# How do you find the range of f(x)=abs(x^2-8x+7) for the domain 3 <= x <= 8?

Apr 26, 2015

There are several approaches that will work quite well for this. Here's the one that I used:

Graph the parabola $y = {x}^{2} - 8 x + 7$, the flip the negative part across the $x$ axis to get the absolute value.

I chose this method, because it's relatively easy to find the $x$ intercepts:
${x}^{2} - 8 x + 7 = 0$

$\left(x - 7\right) \left(x - 1\right) = 0$, the intercepts are $1 , 7$ and the parabola opens upward:

The vertex has $x$ coordinate equal to the midpoint between the intercepts, or $x = 4$ and $y$ value
$y = {\left(4\right)}^{2} - 8 \left(4\right) + 7 = 16 - 32 + 7 = - 11$

graph{y = x^2-8x+7 [-18.32, 27.29, -11.85, 10.94]}

No graph the absolute values:

graph{y =abs( x^2-8x+7) [-7.87, 20.61, -1.88, 12.35]}

Now: $f \left(3\right) = 8$ and $f \left(8\right) = 7$, but between $3$ and $8$ we will hit f(7)=0, so the range runs from $0$ up to somewhere.

The maximum value of the absolute value on that domain will be the absolute value of the minimum of the parabola or $11$

The range for that domain is $0 \le y \le 11$

DATASET RECORDS

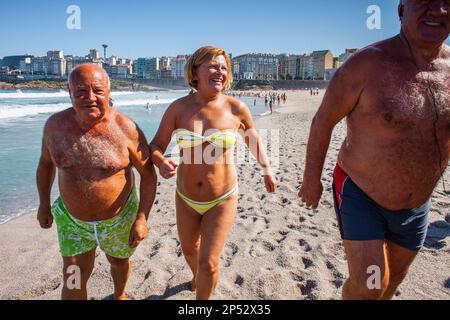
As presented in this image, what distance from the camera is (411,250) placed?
7.81 ft

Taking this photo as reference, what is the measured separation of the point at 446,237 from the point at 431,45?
2942 mm

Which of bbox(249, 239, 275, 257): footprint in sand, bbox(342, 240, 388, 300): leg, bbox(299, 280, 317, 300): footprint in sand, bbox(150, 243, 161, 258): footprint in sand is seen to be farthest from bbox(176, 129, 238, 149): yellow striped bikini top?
bbox(150, 243, 161, 258): footprint in sand

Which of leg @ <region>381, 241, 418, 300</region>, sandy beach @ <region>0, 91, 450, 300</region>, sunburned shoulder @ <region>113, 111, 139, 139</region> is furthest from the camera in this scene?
sandy beach @ <region>0, 91, 450, 300</region>

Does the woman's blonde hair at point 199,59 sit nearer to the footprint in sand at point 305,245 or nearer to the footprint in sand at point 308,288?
the footprint in sand at point 308,288

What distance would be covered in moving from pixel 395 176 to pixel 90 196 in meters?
2.08

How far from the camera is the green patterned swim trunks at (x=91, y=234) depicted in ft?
8.68

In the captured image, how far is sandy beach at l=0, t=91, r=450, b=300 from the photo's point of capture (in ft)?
11.1

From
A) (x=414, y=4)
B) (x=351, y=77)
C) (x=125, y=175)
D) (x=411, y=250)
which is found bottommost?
(x=411, y=250)

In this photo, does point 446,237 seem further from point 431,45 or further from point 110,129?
point 110,129

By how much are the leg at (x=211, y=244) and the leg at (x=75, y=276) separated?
0.82 meters

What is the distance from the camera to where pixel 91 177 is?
267 cm

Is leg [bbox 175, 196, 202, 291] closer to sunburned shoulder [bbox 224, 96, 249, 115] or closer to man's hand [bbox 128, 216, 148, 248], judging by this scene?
man's hand [bbox 128, 216, 148, 248]

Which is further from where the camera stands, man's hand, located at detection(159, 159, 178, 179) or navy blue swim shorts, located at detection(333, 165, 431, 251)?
man's hand, located at detection(159, 159, 178, 179)
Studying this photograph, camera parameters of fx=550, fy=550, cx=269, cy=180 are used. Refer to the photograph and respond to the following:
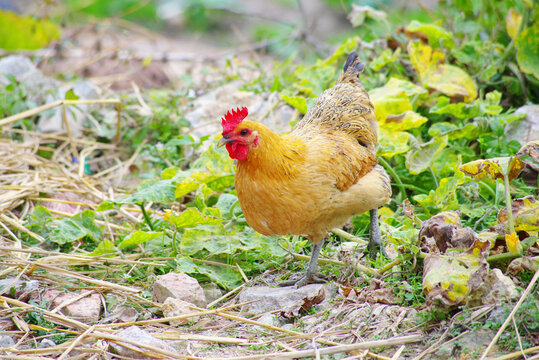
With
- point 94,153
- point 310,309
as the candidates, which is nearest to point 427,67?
point 310,309

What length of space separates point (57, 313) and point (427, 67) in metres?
3.73

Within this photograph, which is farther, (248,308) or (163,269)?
(163,269)

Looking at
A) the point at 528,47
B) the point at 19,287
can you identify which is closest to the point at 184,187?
the point at 19,287

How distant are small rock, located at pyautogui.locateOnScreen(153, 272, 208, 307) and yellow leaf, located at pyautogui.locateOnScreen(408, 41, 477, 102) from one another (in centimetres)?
283

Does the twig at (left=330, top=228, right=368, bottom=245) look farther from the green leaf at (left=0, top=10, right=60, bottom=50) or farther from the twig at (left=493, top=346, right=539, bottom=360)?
the green leaf at (left=0, top=10, right=60, bottom=50)

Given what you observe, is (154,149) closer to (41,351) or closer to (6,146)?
(6,146)

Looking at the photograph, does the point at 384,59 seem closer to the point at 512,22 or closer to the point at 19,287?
the point at 512,22

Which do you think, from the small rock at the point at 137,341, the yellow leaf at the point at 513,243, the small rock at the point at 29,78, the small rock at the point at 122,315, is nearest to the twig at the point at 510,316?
the yellow leaf at the point at 513,243

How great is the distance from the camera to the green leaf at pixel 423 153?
167 inches

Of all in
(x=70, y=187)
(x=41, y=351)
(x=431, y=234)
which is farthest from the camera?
(x=70, y=187)

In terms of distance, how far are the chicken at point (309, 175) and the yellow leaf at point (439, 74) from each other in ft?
4.60

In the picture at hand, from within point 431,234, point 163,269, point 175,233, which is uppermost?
point 431,234

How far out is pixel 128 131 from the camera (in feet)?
19.0

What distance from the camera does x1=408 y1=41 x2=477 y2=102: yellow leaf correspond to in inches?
192
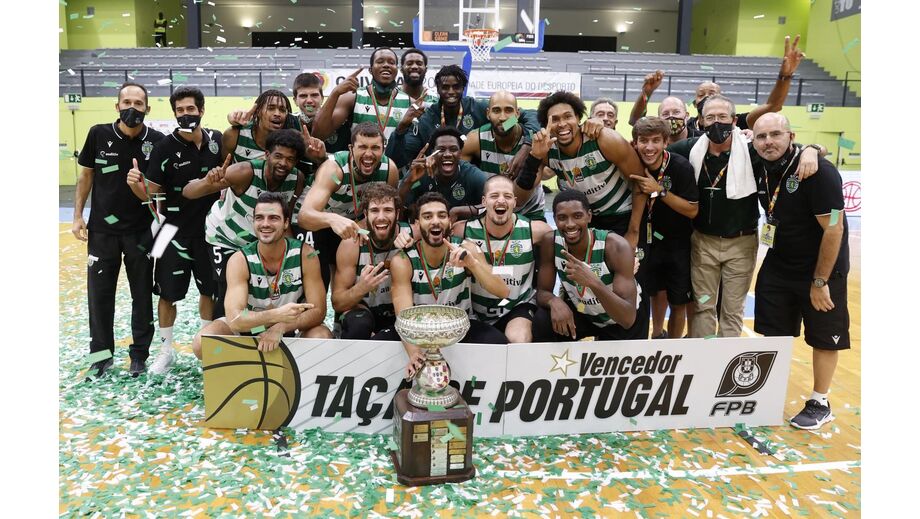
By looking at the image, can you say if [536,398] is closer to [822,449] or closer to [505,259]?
[505,259]

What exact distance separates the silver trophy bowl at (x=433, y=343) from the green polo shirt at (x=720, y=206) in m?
1.86

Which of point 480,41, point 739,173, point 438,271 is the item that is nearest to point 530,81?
point 480,41

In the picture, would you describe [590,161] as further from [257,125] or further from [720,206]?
[257,125]

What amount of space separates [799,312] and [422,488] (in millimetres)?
2459

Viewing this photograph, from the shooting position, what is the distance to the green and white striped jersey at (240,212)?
152 inches

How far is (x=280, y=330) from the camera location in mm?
3219

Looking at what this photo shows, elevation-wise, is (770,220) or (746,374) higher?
(770,220)

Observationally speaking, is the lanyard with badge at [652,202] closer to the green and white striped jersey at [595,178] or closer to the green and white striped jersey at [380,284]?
the green and white striped jersey at [595,178]

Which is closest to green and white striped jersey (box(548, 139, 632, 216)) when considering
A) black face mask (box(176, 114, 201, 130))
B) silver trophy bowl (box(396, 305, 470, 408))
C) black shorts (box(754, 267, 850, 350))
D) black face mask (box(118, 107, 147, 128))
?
black shorts (box(754, 267, 850, 350))

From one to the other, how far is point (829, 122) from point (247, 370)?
15.4 meters

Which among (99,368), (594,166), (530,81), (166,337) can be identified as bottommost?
(99,368)

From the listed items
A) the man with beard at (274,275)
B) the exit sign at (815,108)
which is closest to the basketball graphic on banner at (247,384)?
the man with beard at (274,275)

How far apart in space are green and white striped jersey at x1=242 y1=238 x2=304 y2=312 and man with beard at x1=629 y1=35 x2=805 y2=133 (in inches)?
103

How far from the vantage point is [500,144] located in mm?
4152
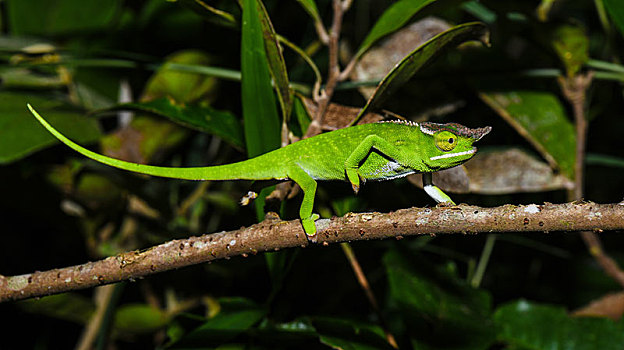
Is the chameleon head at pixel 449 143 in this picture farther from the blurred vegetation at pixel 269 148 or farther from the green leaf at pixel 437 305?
the green leaf at pixel 437 305

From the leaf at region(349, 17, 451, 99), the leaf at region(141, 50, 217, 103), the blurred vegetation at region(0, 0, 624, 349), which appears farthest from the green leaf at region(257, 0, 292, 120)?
the leaf at region(141, 50, 217, 103)

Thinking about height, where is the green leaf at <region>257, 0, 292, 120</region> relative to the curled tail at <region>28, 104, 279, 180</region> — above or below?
above

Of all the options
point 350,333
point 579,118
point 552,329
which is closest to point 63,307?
point 350,333

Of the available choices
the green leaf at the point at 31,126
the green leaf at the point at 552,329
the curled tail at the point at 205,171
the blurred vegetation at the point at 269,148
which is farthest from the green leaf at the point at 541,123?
the green leaf at the point at 31,126

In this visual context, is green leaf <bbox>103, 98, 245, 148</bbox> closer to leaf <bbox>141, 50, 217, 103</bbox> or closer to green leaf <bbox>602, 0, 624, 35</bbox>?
leaf <bbox>141, 50, 217, 103</bbox>

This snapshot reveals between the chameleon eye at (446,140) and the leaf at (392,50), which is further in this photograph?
the leaf at (392,50)

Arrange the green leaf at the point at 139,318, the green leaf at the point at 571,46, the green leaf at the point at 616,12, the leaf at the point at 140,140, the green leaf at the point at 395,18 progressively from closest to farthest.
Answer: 1. the green leaf at the point at 395,18
2. the green leaf at the point at 616,12
3. the green leaf at the point at 571,46
4. the leaf at the point at 140,140
5. the green leaf at the point at 139,318

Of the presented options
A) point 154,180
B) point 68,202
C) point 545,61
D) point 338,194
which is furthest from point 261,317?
point 545,61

GOAL 1
In the worked solution, what range does it give for f(x) on the domain 3 ≤ x ≤ 8?
GOAL 2
Print the stretch of the worked solution from "# How do you" through "the absolute value.".

CORRECT ANSWER 1
The range is 0 ≤ y ≤ 11.

CORRECT ANSWER 2
# How do you find the range of f(x)=abs(x^2-8x+7) for the domain 3 <= x <= 8?

Apr 26, 2015

There are several approaches that will work quite well for this. Here's the one that I used:

Graph the parabola $y = {x}^{2} - 8 x + 7$, the flip the negative part across the $x$ axis to get the absolute value.